Department of Ecoscience, Aarhus University, Aarhus, Denmark.
Arctic Research Centre, Aarhus University, Aarhus, Denmark.
PeerJ. 2022 Aug 23;10:e13837. doi: 10.7717/peerj.13837. eCollection 2022.
Image-based methods for species identification offer cost-efficient solutions for biomonitoring.
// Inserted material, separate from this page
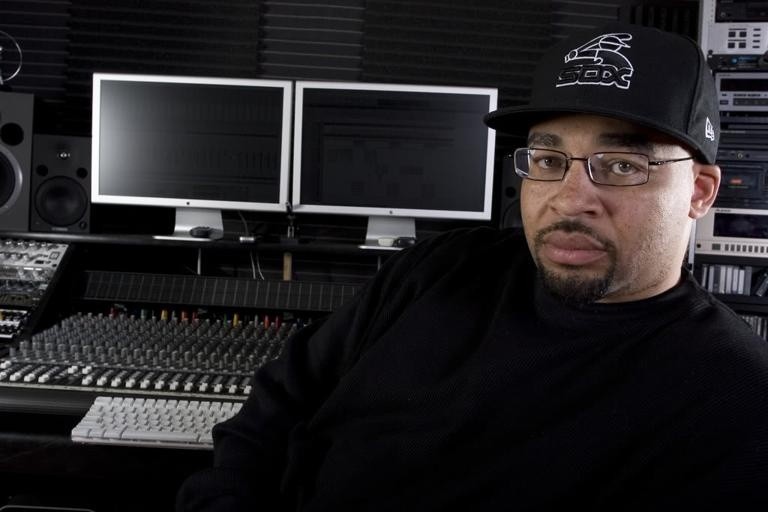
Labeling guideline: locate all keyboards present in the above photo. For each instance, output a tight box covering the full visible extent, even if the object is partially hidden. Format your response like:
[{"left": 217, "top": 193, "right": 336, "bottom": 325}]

This is particularly relevant for invertebrate studies, where bulk samples often represent insurmountable workloads for sorting, identifying, and counting individual specimens. On the other hand, image-based classification using deep learning tools have strict requirements for the amount of training data, which is often a limiting factor. Here, we examine how classification accuracy increases with the amount of training data using the BIODISCOVER imaging system constructed for image-based classification and biomass estimation of invertebrate specimens. We use a balanced dataset of 60 specimens of each of 16 taxa of freshwater macroinvertebrates to systematically quantify how classification performance of a convolutional neural network (CNN) increases for individual taxa and the overall community as the number of specimens used for training is increased. We show a striking 99.2% classification accuracy when the CNN (EfficientNet-B6) is trained on 50 specimens of each taxon, and also how the lower classification accuracy of models trained on less data is particularly evident for morphologically similar species placed within the same taxonomic order. Even with as little as 15 specimens used for training, classification accuracy reached 97%. Our results add to a recent body of literature showing the huge potential of image-based methods and deep learning for specimen-based research, and furthermore offers a perspective to future automatized approaches for deriving ecological data from bulk arthropod samples.
基于图像的物种鉴定方法为生物监测提供了具有成本效益的解决方案。这对于无脊椎动物研究尤为重要,因为大量样本通常代表着分类、鉴定和计算单个标本的不可逾越的工作量。另一方面,基于深度学习工具的基于图像的分类对训练数据的数量有严格的要求,而这往往是一个限制因素。在这里,我们使用为基于图像的分类和无脊椎动物标本生物量估计而构建的 BIODISCOVER 成像系统,研究了分类准确性如何随着训练数据量的增加而提高。我们使用了一个平衡的数据集,其中包含 60 个淡水大型无脊椎动物 16 个分类群的每个分类群的标本,系统地量化了随着用于训练的标本数量的增加,卷积神经网络 (CNN) 对单个分类群和整个群落的分类性能如何提高。当将 CNN(EfficientNet-B6)训练在每个分类群的 50 个标本上时,我们得到了惊人的 99.2%的分类准确性,并且还表明,对于形态相似的物种,在同一分类阶元内,模型在数据较少的情况下的较低分类准确性尤其明显。即使只用 15 个标本进行训练,分类准确性也达到了 97%。我们的结果增加了最近的一系列文献,这些文献表明基于图像的方法和深度学习在基于标本的研究中具有巨大的潜力,并且为从大量节肢动物样本中得出生态数据的未来自动化方法提供了一个视角。